How ERA+ Is Calculated
Baseball Reference defines ERA+ as:
ERA+ = 100 × (lgERA / ERA)
where lgERA is the park-adjusted league ERA — the ERA a league-average pitcher would have recorded if they had the same home/road split as the pitcher being evaluated.
In practice the formula is:
ERA+ = 100 × [(lgERA ÷ park factor) ÷ ERA]
Park factor is a multiplier derived from the ratio of runs scored in a pitcher's home park vs. the rest of the league. A park factor above 1.0 inflates ERA; below 1.0 deflates it. ERA+ corrects for this, so pitching in Coors Field and pitching in Petco Park get fair treatment.
Worked Example: Jacob deGrom 2021
Jacob deGrom's 2021 season is one of the most extreme ERA+ seasons on record. He posted a 1.08 ERA in 15 starts before injury ended his year. The NL ERA that season was approximately 4.10. Applying park adjustments for Citi Field (a mild pitcher's park), deGrom's ERA+ landed at 287 — meaning he was 187% better than the league-average pitcher. Only Pedro Martínez's 2000 season (1.74 ERA, ERA+ of 291) rivals it in the modern era.
A league-average starter lands between 95 and 105 ERA+ in most seasons. An ERA+ above 130 is All-Star caliber. Above 160 is Cy Young territory. Career ERA+ above 130 is a Hall of Fame argument.
Why ERA+ Matters
ERA+ solves two problems ERA cannot: era comparison and park distortion. Bob Gibson's 1.12 ERA in 1968 came in the Year of the Pitcher when scoring was historically suppressed — his ERA+ of 258 reflects dominance relative to peers, not just a low absolute ERA. Conversely, a pitcher who posts a 3.80 ERA at Coors Field may have an ERA+ of 120, reflecting genuine quality the raw number hides.
Front offices use ERA+ to compare pitchers across decades for contract valuation and Hall of Fame candidacy. Fantasy analysts use it to quickly gauge whether a pitcher's ERA is sustainable or artificially inflated by park or era effects.

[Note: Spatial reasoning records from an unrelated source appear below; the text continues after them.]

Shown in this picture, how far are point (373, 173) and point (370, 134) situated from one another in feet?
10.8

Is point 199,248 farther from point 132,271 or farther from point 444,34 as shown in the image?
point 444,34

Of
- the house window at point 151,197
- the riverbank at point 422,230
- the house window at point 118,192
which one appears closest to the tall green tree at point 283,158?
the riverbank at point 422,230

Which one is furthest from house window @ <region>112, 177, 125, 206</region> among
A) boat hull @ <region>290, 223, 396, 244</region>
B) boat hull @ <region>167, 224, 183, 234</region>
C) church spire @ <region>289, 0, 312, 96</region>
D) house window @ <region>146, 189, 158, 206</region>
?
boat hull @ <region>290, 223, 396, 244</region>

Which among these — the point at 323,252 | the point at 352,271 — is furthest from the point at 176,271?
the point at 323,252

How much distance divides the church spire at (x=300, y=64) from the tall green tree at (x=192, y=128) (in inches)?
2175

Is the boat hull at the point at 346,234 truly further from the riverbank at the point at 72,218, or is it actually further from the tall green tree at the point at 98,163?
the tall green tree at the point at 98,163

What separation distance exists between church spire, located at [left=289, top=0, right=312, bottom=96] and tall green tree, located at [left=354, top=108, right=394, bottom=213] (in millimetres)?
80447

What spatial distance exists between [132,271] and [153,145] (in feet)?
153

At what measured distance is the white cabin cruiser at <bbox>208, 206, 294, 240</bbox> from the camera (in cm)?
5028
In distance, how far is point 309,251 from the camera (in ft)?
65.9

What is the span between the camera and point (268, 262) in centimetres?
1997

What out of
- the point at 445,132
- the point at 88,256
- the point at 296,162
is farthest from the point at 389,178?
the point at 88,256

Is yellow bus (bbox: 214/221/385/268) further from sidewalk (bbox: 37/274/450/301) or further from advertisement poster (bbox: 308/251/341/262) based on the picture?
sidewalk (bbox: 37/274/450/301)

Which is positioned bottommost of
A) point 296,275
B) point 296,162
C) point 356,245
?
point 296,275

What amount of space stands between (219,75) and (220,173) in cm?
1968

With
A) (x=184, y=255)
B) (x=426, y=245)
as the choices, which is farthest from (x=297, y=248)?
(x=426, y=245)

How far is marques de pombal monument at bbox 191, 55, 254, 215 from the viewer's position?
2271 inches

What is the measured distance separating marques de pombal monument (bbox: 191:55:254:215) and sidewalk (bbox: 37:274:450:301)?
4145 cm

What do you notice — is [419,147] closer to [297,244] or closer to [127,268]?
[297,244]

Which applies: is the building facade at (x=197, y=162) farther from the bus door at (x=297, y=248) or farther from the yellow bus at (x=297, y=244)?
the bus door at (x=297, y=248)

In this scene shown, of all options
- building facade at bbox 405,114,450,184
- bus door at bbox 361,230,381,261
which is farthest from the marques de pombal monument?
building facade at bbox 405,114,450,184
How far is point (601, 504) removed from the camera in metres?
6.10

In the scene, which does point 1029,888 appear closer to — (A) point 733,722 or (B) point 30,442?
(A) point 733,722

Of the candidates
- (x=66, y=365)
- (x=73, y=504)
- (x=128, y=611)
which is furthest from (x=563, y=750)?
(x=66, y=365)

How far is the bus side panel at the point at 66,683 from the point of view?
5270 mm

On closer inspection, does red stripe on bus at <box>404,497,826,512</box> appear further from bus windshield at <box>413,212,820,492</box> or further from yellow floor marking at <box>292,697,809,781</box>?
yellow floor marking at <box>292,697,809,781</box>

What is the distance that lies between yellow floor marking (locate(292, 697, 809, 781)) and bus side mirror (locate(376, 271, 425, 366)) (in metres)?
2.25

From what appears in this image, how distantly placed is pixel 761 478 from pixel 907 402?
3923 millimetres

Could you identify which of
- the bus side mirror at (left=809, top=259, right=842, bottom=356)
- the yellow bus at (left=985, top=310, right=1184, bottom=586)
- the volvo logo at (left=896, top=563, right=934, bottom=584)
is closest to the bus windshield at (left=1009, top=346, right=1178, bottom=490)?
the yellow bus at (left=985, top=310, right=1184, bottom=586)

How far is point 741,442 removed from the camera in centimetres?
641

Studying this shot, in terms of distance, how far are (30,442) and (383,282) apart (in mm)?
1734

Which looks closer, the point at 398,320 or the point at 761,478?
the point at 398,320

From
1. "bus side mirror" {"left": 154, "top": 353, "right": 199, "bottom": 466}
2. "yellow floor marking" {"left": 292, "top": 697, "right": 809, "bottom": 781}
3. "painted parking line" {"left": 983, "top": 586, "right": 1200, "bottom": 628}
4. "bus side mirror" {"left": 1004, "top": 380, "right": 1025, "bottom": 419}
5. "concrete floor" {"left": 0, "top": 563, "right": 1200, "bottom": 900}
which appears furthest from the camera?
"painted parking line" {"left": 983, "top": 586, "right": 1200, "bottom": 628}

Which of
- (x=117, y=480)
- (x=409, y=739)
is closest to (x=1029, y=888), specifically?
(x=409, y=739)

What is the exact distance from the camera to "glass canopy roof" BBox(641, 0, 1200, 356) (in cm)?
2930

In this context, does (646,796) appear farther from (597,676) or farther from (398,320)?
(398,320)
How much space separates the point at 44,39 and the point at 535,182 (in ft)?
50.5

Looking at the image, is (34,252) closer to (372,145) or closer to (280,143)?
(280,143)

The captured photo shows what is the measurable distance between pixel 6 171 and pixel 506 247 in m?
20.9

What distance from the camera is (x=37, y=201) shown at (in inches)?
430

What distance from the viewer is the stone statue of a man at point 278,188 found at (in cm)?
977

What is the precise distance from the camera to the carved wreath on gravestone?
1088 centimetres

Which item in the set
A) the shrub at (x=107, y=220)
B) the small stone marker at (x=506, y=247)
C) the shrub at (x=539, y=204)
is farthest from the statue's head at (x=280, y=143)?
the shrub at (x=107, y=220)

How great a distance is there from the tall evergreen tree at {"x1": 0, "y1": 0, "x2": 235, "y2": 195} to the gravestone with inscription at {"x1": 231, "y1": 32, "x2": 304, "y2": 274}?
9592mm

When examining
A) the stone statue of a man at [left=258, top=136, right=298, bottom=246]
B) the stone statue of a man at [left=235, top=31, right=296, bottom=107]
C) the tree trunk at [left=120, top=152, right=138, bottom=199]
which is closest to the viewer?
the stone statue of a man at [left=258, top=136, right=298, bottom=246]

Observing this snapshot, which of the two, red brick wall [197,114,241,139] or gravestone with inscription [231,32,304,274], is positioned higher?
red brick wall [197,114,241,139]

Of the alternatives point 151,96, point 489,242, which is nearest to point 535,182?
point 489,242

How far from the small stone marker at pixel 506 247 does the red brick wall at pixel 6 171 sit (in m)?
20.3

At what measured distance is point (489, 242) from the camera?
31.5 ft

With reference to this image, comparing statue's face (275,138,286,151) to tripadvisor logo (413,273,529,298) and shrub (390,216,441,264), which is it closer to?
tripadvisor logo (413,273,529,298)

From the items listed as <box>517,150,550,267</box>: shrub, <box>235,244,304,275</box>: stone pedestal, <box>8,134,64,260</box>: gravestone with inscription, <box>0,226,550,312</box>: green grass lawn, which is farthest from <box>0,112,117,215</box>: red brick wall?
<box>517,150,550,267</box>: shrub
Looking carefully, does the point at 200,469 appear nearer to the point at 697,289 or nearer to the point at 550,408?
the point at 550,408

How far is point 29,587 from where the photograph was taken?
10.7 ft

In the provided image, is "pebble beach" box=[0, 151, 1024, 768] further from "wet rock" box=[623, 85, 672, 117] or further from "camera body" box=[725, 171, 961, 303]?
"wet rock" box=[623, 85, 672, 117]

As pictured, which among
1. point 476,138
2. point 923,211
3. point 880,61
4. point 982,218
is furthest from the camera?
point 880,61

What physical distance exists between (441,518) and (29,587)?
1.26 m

In Legends Deck: ERA+ feeds directly into the pitching effectiveness rating on pitcher cards. A career ERA+ of 155+ unlocks the top "Ace" tier. Cards from a pitcher's best individual seasons display that season's ERA+, allowing collectors to identify peak-value cards from historically dominant campaigns.
Limitations and Misconceptions
ERA+ is still grounded in ERA, which is partly a function of fielding quality. A pitcher with poor defense behind him can have a depressed ERA+ through no fault of his own. ERA+ also doesn't isolate contact luck — a pitcher who surrendered a lot of hard contact but stranded runners will show a better ERA+ than his true skill warrants.
ERA+ should not be confused with FIP or xFIP, which strip out fielding and use only strikeouts, walks, and home runs. ERA+ adjusts context; FIP removes defense. They answer different questions.
Finally, ERA+ is a Baseball Reference metric. FanGraphs uses ERA- (lower is better, same concept) for the same purpose — a common source of confusion when switching between platforms.